I am calling it a Ground
Beetle but I do not know the species. I have submitted a photograph to E-Fauna
in hopes that it will be reviewed and the species identified.
The rest of the attached pictures were taken on Monday,
May 16, when Herb and I checked the bluebird nest boxes on Goats Peak.
We saw
no bluebirds but there was a pair of small brown birds in the vicinity of one
of the boxes, probably wrens, as there was a nest in that box--composed mainly
of stiff dry twigs, with one twig extended out through the box entrance hole.
There were a few rather poor pictures of what appeared to be wrens stored on
the but the camera does not have high enough definition to give clear pictures
of very small birds like wrens. It seems that our bluebird project is a failure
this year. For next year we will hope to find a location for the boxes that
will be more easily accessible. Time takes its toll of our ability to climb
about in steep areas.
We always enjoy the seasonal succession of flowering
plants and this time there were several that I had not yet got pictures of this
year.
There were these flowering Brown-eyed Susans, an abundance of Yarrow blossoms
and the occasional Stonecrop.
Yarrow (My photo of the entire plant, showing its fern-like leaves did not turn out well.)

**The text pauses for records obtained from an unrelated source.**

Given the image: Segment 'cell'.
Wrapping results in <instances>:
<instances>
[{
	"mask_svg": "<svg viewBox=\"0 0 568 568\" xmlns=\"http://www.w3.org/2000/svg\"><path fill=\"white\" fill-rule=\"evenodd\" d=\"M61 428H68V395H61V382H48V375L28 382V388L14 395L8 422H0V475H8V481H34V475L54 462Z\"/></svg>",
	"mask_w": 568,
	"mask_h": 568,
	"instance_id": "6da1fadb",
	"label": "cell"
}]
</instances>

I am not sure of the species but I think that this plant is the Worm-leaved Stonecrop. It was growing on an eroding
clay bank at the side of an old woods road.
Redstem Ceanothis
For a time the old burn was a mass of white Redstem
Ceanothus blossoms but now the blossoms are mostly gone, replaced by masses of reddish seed capsules. I have read that these capsules are explosive and
that most of the shiny brown seeds that will be scattered all over the burned
areas will lie dormant until the next fire. This shrub returns in abundance
after fires hot enough to expose the mineral soil and it remains vigorous when
fires return at intervals of 10 to 15 years, producing ideal foraging for mule
deer.
The common shrub Snowberry is now in bloom. One has to
look closely to really appreciate its delicate pinkish-white bell-shaped
blossoms. Later the blossoms will be replaced by white berries.
Wild strawberries are ripe! This photo was taken in the grassy field just below the burned forest.
I am intrigued by the galls (abnormal thickenings) on the stems of Rabbit-brush. It has been suggested that they are caused by a certain fly which lays its eggs on the plant and the hatched larvae feed within this protected swelling on the stem, eventually pupating before emerging as the adult fly.